Parecchie volte, credendo di udire delle lontane grida o un lontano galoppo, si arrestarono, armando i fucili e sdraiando i cavalli in mezzo alle erbe.
La giornata tuttavia passò tranquilla, e alla sera si accampavano in mezzo ad un gruppo di fitti cespugli. Avevano percorso oltre sessanta miglia dal campo patagone fino a quel luogo.
Sicuri di non venire disturbati, nè scoperti, si addormentarono profondamente, dopo un magro pasto composto di charquì e poche uova di struzzo.
All’indomani, rimessi in forze da quel benefico riposo, riprendevano la fuga, dirigendosi sempre verso il nord. A mezzodì, dopo una corsa di altre venti miglia, Ramon, che cavalcava dinanzi, segnalò la tanto sospirata estancia.
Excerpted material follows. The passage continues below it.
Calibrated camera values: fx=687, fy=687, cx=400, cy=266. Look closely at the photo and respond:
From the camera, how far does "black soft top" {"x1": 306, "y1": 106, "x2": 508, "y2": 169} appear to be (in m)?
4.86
— Era tempo! — esclamò il mastro. — I nostri cavalli sono completamente rovinati.
— Ne prenderemo degli altri, — disse il gaucho, che aveva notato in terra parecchie tracce.
— È abitata quella estancia?
— No.
— Sono fuggiti i proprietari?
— Pare che sia così.
— Che siano giunti i Pampas sin qui?
— Non è improbabile.
— Speriamo di trovarla ancora in buon stato.
— Le sue cinte non sono state toccate.
— Voi dunque siete venuto qui?
— Sì, mastro.
— Quando?
— Ve lo racconterò più tardi: armate i fucili, e avanti!